Oscars 2016 ceremony
Leonardo DiCaprio highlighted climate change in his Oscars' acceptance speeechMario Anzuoni/ Reuters

When Leonardo DiCaprio used his long-awaited Oscars acceptance speech on Sunday 28 February night to sound an environmental battle cry, it simply couldn't be ignored. For several years, the actor has been using his fame and his position as a UN Messenger of Peace to do important work in raising awareness of climate change. Now, by choosing the pinnacle moment of his professional career as an opportunity to address environmental concerns about "man's relationship to the natural world", he has undoubtedly helped bring the issue of climate change back into the public consciousness again.

But as DiCaprio rightly points out, celebrity endorsements alone cannot solve the problem. Ultimately, it will take action from governments, financial institutions and big businesses, as well as individuals, to lead the way in reshaping the future of our planet. But there is cause for optimism...

While the overall environmental picture painted over recent years has been bleak, fantastic strides have been made in recent months that will help to ensure we safeguard the future of the planet. In November, of course, the Paris Climate Summit saw 196 countries provisionally agree to a legally binding climate deal to reduce global carbon emissions, limit rising global temperature levels and provide developing countries with $100 billion a year in climate finance by 2020. Thanks to this deal, sustainability and ethics should remain a firm part of the global political and economic agenda going forward.

This positive momentum continued this weekend, as Energy UK announced it will be supporting the phasing out of coal-fired stations in the UK. The trade body will now be campaigning for low-carbon alternatives and a shift towards a low-carbon economy. This marks a major step forward for the UK that we hope will have a knock-on effect on other influential industry bodies.

It is not just the policy makers who must drive change though. Research we conducted last year shows that half of UK adults believe that banks and big business have a responsibility to do more to tackle climate change. It is therefore crucial that these institutions reflect the public consensus by being informative and transparent when it comes to sustainability. This desire for transparency is indicative of consumers actively taking more interest in business, demanding that the supply chains and financial arrangements of corporations can stand up to scrutiny on ethical grounds.

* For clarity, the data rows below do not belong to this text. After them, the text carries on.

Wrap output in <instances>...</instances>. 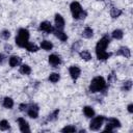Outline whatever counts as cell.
<instances>
[{
    "mask_svg": "<svg viewBox=\"0 0 133 133\" xmlns=\"http://www.w3.org/2000/svg\"><path fill=\"white\" fill-rule=\"evenodd\" d=\"M109 43H110V38H109L108 35H104L97 43V45H96V55H97V58L99 60H106L112 55V53L106 52V48L109 45Z\"/></svg>",
    "mask_w": 133,
    "mask_h": 133,
    "instance_id": "obj_1",
    "label": "cell"
},
{
    "mask_svg": "<svg viewBox=\"0 0 133 133\" xmlns=\"http://www.w3.org/2000/svg\"><path fill=\"white\" fill-rule=\"evenodd\" d=\"M106 81L102 76H97L95 77L90 84H89V91L95 94L99 91H105L106 90Z\"/></svg>",
    "mask_w": 133,
    "mask_h": 133,
    "instance_id": "obj_2",
    "label": "cell"
},
{
    "mask_svg": "<svg viewBox=\"0 0 133 133\" xmlns=\"http://www.w3.org/2000/svg\"><path fill=\"white\" fill-rule=\"evenodd\" d=\"M70 9H71L72 16L75 20H82L86 17V11H84L82 9V6L77 1H73L70 4Z\"/></svg>",
    "mask_w": 133,
    "mask_h": 133,
    "instance_id": "obj_3",
    "label": "cell"
},
{
    "mask_svg": "<svg viewBox=\"0 0 133 133\" xmlns=\"http://www.w3.org/2000/svg\"><path fill=\"white\" fill-rule=\"evenodd\" d=\"M29 31L25 28H20L18 30V36L16 37V44L17 46L21 47V48H25L26 45L29 43L28 39H29Z\"/></svg>",
    "mask_w": 133,
    "mask_h": 133,
    "instance_id": "obj_4",
    "label": "cell"
},
{
    "mask_svg": "<svg viewBox=\"0 0 133 133\" xmlns=\"http://www.w3.org/2000/svg\"><path fill=\"white\" fill-rule=\"evenodd\" d=\"M104 121H106V117L104 115H98L91 117V121L89 123V129L91 131H98L101 129Z\"/></svg>",
    "mask_w": 133,
    "mask_h": 133,
    "instance_id": "obj_5",
    "label": "cell"
},
{
    "mask_svg": "<svg viewBox=\"0 0 133 133\" xmlns=\"http://www.w3.org/2000/svg\"><path fill=\"white\" fill-rule=\"evenodd\" d=\"M121 127V122L117 119V118H114V117H110L107 119V125L105 127V130L104 131H113L114 129H117Z\"/></svg>",
    "mask_w": 133,
    "mask_h": 133,
    "instance_id": "obj_6",
    "label": "cell"
},
{
    "mask_svg": "<svg viewBox=\"0 0 133 133\" xmlns=\"http://www.w3.org/2000/svg\"><path fill=\"white\" fill-rule=\"evenodd\" d=\"M27 114L29 117L31 118H37L38 117V112H39V108L36 104L32 103V104H29L28 107H27Z\"/></svg>",
    "mask_w": 133,
    "mask_h": 133,
    "instance_id": "obj_7",
    "label": "cell"
},
{
    "mask_svg": "<svg viewBox=\"0 0 133 133\" xmlns=\"http://www.w3.org/2000/svg\"><path fill=\"white\" fill-rule=\"evenodd\" d=\"M18 124H19V128H20V131L23 132V133H29L30 132V128H29V125L27 123V121L23 117H19L18 119Z\"/></svg>",
    "mask_w": 133,
    "mask_h": 133,
    "instance_id": "obj_8",
    "label": "cell"
},
{
    "mask_svg": "<svg viewBox=\"0 0 133 133\" xmlns=\"http://www.w3.org/2000/svg\"><path fill=\"white\" fill-rule=\"evenodd\" d=\"M69 73H70V76L72 77L73 80H77L81 75V70L77 65H72L69 68Z\"/></svg>",
    "mask_w": 133,
    "mask_h": 133,
    "instance_id": "obj_9",
    "label": "cell"
},
{
    "mask_svg": "<svg viewBox=\"0 0 133 133\" xmlns=\"http://www.w3.org/2000/svg\"><path fill=\"white\" fill-rule=\"evenodd\" d=\"M38 29H39L41 31H44V32H47V33H51V32L53 31V27H52L51 23L48 22V21L42 22V23L39 24V26H38Z\"/></svg>",
    "mask_w": 133,
    "mask_h": 133,
    "instance_id": "obj_10",
    "label": "cell"
},
{
    "mask_svg": "<svg viewBox=\"0 0 133 133\" xmlns=\"http://www.w3.org/2000/svg\"><path fill=\"white\" fill-rule=\"evenodd\" d=\"M52 33H53V34H54L58 39H60L61 42H65V41L68 39V35H66V33H64V32L62 31V29L53 28Z\"/></svg>",
    "mask_w": 133,
    "mask_h": 133,
    "instance_id": "obj_11",
    "label": "cell"
},
{
    "mask_svg": "<svg viewBox=\"0 0 133 133\" xmlns=\"http://www.w3.org/2000/svg\"><path fill=\"white\" fill-rule=\"evenodd\" d=\"M48 60H49V63H50L52 66H54V68H56L57 65H59V64L61 63V58H60V56H58V55H56V54H51V55L48 57Z\"/></svg>",
    "mask_w": 133,
    "mask_h": 133,
    "instance_id": "obj_12",
    "label": "cell"
},
{
    "mask_svg": "<svg viewBox=\"0 0 133 133\" xmlns=\"http://www.w3.org/2000/svg\"><path fill=\"white\" fill-rule=\"evenodd\" d=\"M54 22H55V26L56 28L58 29H62L64 27V19L61 15L59 14H56L55 15V18H54Z\"/></svg>",
    "mask_w": 133,
    "mask_h": 133,
    "instance_id": "obj_13",
    "label": "cell"
},
{
    "mask_svg": "<svg viewBox=\"0 0 133 133\" xmlns=\"http://www.w3.org/2000/svg\"><path fill=\"white\" fill-rule=\"evenodd\" d=\"M116 55H121V56H123V57H125V58H130V56H131V51H130V49H129L128 47H121V48L117 50Z\"/></svg>",
    "mask_w": 133,
    "mask_h": 133,
    "instance_id": "obj_14",
    "label": "cell"
},
{
    "mask_svg": "<svg viewBox=\"0 0 133 133\" xmlns=\"http://www.w3.org/2000/svg\"><path fill=\"white\" fill-rule=\"evenodd\" d=\"M21 61H22V59H21L19 56H17V55H12V56H10L9 59H8V63H9V65H10L11 68L18 66V65L21 63Z\"/></svg>",
    "mask_w": 133,
    "mask_h": 133,
    "instance_id": "obj_15",
    "label": "cell"
},
{
    "mask_svg": "<svg viewBox=\"0 0 133 133\" xmlns=\"http://www.w3.org/2000/svg\"><path fill=\"white\" fill-rule=\"evenodd\" d=\"M83 113H84V115H85L86 117H89V118H91V117L95 116V110H94V108L90 107V106H85V107H83Z\"/></svg>",
    "mask_w": 133,
    "mask_h": 133,
    "instance_id": "obj_16",
    "label": "cell"
},
{
    "mask_svg": "<svg viewBox=\"0 0 133 133\" xmlns=\"http://www.w3.org/2000/svg\"><path fill=\"white\" fill-rule=\"evenodd\" d=\"M41 48L43 50H45V51H50V50L53 49V44L50 41L45 39V41H42L41 42Z\"/></svg>",
    "mask_w": 133,
    "mask_h": 133,
    "instance_id": "obj_17",
    "label": "cell"
},
{
    "mask_svg": "<svg viewBox=\"0 0 133 133\" xmlns=\"http://www.w3.org/2000/svg\"><path fill=\"white\" fill-rule=\"evenodd\" d=\"M92 35H94V30H92V28H90L89 26H87V27H85V28L83 29V31H82V36H83L84 38H90V37H92Z\"/></svg>",
    "mask_w": 133,
    "mask_h": 133,
    "instance_id": "obj_18",
    "label": "cell"
},
{
    "mask_svg": "<svg viewBox=\"0 0 133 133\" xmlns=\"http://www.w3.org/2000/svg\"><path fill=\"white\" fill-rule=\"evenodd\" d=\"M2 105H3V107H5L7 109H11L14 107V100L11 98H9V97H5L3 99Z\"/></svg>",
    "mask_w": 133,
    "mask_h": 133,
    "instance_id": "obj_19",
    "label": "cell"
},
{
    "mask_svg": "<svg viewBox=\"0 0 133 133\" xmlns=\"http://www.w3.org/2000/svg\"><path fill=\"white\" fill-rule=\"evenodd\" d=\"M79 56H80L83 60H85V61H88V60L91 59V54H90L89 51H87V50H82V51H80V52H79Z\"/></svg>",
    "mask_w": 133,
    "mask_h": 133,
    "instance_id": "obj_20",
    "label": "cell"
},
{
    "mask_svg": "<svg viewBox=\"0 0 133 133\" xmlns=\"http://www.w3.org/2000/svg\"><path fill=\"white\" fill-rule=\"evenodd\" d=\"M58 114H59V109H55L54 111H52V112L48 115L47 122H54V121H56L57 117H58Z\"/></svg>",
    "mask_w": 133,
    "mask_h": 133,
    "instance_id": "obj_21",
    "label": "cell"
},
{
    "mask_svg": "<svg viewBox=\"0 0 133 133\" xmlns=\"http://www.w3.org/2000/svg\"><path fill=\"white\" fill-rule=\"evenodd\" d=\"M111 35H112V37H113L114 39H122L123 36H124V32H123V30H121V29H114V30L112 31Z\"/></svg>",
    "mask_w": 133,
    "mask_h": 133,
    "instance_id": "obj_22",
    "label": "cell"
},
{
    "mask_svg": "<svg viewBox=\"0 0 133 133\" xmlns=\"http://www.w3.org/2000/svg\"><path fill=\"white\" fill-rule=\"evenodd\" d=\"M122 14H123V10L119 9V8H116V7H112L111 10H110V16H111L113 19L118 18Z\"/></svg>",
    "mask_w": 133,
    "mask_h": 133,
    "instance_id": "obj_23",
    "label": "cell"
},
{
    "mask_svg": "<svg viewBox=\"0 0 133 133\" xmlns=\"http://www.w3.org/2000/svg\"><path fill=\"white\" fill-rule=\"evenodd\" d=\"M20 73L23 74V75H29L31 73V68L28 65V64H22L20 66Z\"/></svg>",
    "mask_w": 133,
    "mask_h": 133,
    "instance_id": "obj_24",
    "label": "cell"
},
{
    "mask_svg": "<svg viewBox=\"0 0 133 133\" xmlns=\"http://www.w3.org/2000/svg\"><path fill=\"white\" fill-rule=\"evenodd\" d=\"M48 79H49L50 82H52V83H56V82L59 81V79H60V75H59L58 73H51Z\"/></svg>",
    "mask_w": 133,
    "mask_h": 133,
    "instance_id": "obj_25",
    "label": "cell"
},
{
    "mask_svg": "<svg viewBox=\"0 0 133 133\" xmlns=\"http://www.w3.org/2000/svg\"><path fill=\"white\" fill-rule=\"evenodd\" d=\"M131 88H132V81L131 80L125 81L122 85V90H124V91H129V90H131Z\"/></svg>",
    "mask_w": 133,
    "mask_h": 133,
    "instance_id": "obj_26",
    "label": "cell"
},
{
    "mask_svg": "<svg viewBox=\"0 0 133 133\" xmlns=\"http://www.w3.org/2000/svg\"><path fill=\"white\" fill-rule=\"evenodd\" d=\"M76 131H77V130H76L75 126H72V125L65 126L64 128L61 129V132H62V133H74V132H76Z\"/></svg>",
    "mask_w": 133,
    "mask_h": 133,
    "instance_id": "obj_27",
    "label": "cell"
},
{
    "mask_svg": "<svg viewBox=\"0 0 133 133\" xmlns=\"http://www.w3.org/2000/svg\"><path fill=\"white\" fill-rule=\"evenodd\" d=\"M10 128V125H9V123L6 121V119H2V121H0V130H2V131H6V130H8Z\"/></svg>",
    "mask_w": 133,
    "mask_h": 133,
    "instance_id": "obj_28",
    "label": "cell"
},
{
    "mask_svg": "<svg viewBox=\"0 0 133 133\" xmlns=\"http://www.w3.org/2000/svg\"><path fill=\"white\" fill-rule=\"evenodd\" d=\"M25 49H26L27 51H29V52H36V51L38 50V47H37L36 45H34V44H31V43H28V44L26 45V47H25Z\"/></svg>",
    "mask_w": 133,
    "mask_h": 133,
    "instance_id": "obj_29",
    "label": "cell"
},
{
    "mask_svg": "<svg viewBox=\"0 0 133 133\" xmlns=\"http://www.w3.org/2000/svg\"><path fill=\"white\" fill-rule=\"evenodd\" d=\"M0 36H1L3 39H8V38L10 37V32H9L8 30H3V31H1Z\"/></svg>",
    "mask_w": 133,
    "mask_h": 133,
    "instance_id": "obj_30",
    "label": "cell"
},
{
    "mask_svg": "<svg viewBox=\"0 0 133 133\" xmlns=\"http://www.w3.org/2000/svg\"><path fill=\"white\" fill-rule=\"evenodd\" d=\"M115 80H116V76H115V75H114V73L112 72V73L108 76V83H109V84H112Z\"/></svg>",
    "mask_w": 133,
    "mask_h": 133,
    "instance_id": "obj_31",
    "label": "cell"
},
{
    "mask_svg": "<svg viewBox=\"0 0 133 133\" xmlns=\"http://www.w3.org/2000/svg\"><path fill=\"white\" fill-rule=\"evenodd\" d=\"M79 47H80V42L78 41V42H76L75 44H73V46H72V50H73V51H77V50L79 49Z\"/></svg>",
    "mask_w": 133,
    "mask_h": 133,
    "instance_id": "obj_32",
    "label": "cell"
},
{
    "mask_svg": "<svg viewBox=\"0 0 133 133\" xmlns=\"http://www.w3.org/2000/svg\"><path fill=\"white\" fill-rule=\"evenodd\" d=\"M4 50H5V52H10L11 50H12V47H11V45H9V44H5L4 45Z\"/></svg>",
    "mask_w": 133,
    "mask_h": 133,
    "instance_id": "obj_33",
    "label": "cell"
},
{
    "mask_svg": "<svg viewBox=\"0 0 133 133\" xmlns=\"http://www.w3.org/2000/svg\"><path fill=\"white\" fill-rule=\"evenodd\" d=\"M27 107H28V104H25V103L20 104V106H19V108H20L21 111H26L27 110Z\"/></svg>",
    "mask_w": 133,
    "mask_h": 133,
    "instance_id": "obj_34",
    "label": "cell"
},
{
    "mask_svg": "<svg viewBox=\"0 0 133 133\" xmlns=\"http://www.w3.org/2000/svg\"><path fill=\"white\" fill-rule=\"evenodd\" d=\"M5 59H6L5 55H4V54H2V53H0V64H3V63H4V61H5Z\"/></svg>",
    "mask_w": 133,
    "mask_h": 133,
    "instance_id": "obj_35",
    "label": "cell"
},
{
    "mask_svg": "<svg viewBox=\"0 0 133 133\" xmlns=\"http://www.w3.org/2000/svg\"><path fill=\"white\" fill-rule=\"evenodd\" d=\"M127 109H128V112L129 113H133V104H129L128 107H127Z\"/></svg>",
    "mask_w": 133,
    "mask_h": 133,
    "instance_id": "obj_36",
    "label": "cell"
}]
</instances>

Numerous companies − from Primark and the collapse of a supplier's factory in Bangladesh in 2013, to VW and the huge fallout following the recent emissions scandal − have been exposed for questionable ethical policies. These crises do not just bring about serious financial and reputational implications, they are also catalysts for the implementation of change and can ultimately help position issues of sustainability and ethics at the top of the business agenda.

In turn, businesses and financial institutions come under more pressure to offer consumers channels in which they can use their money to have a positive impact on the planet. Last year, ahead of the Paris Climate Summit, we commissioned research looking at areas of transparency and sustainability, asking investors across the UK how they feel towards ethical investments. The results were both surprising and encouraging, as they showed more and more evidence of investors placing high importance on the sustainability of their investments.

So while individuals alone cannot effect global change, individuals acting collectively can certainly influence businesses to do so. This means that each and every one of us can play a role in tackling the pressing social and environmental challenges facing us and creating the society we want to see. Making conscious choices about how we use our money – the products we purchase, the companies we buy from and the banks we entrust it with – is one of the most powerful ways each of us can make a difference.

Last year, the value of ethical sales grew by 8%, during a period when inflation barely rose above 0.5%. And the overall value of the ethical market grew from £35bn to £38bn, showing a continued commitment from consumers across all sectors to support more ethical products and services. If the current trend continues, businesses will be left with little choice but to take the lead on climate change.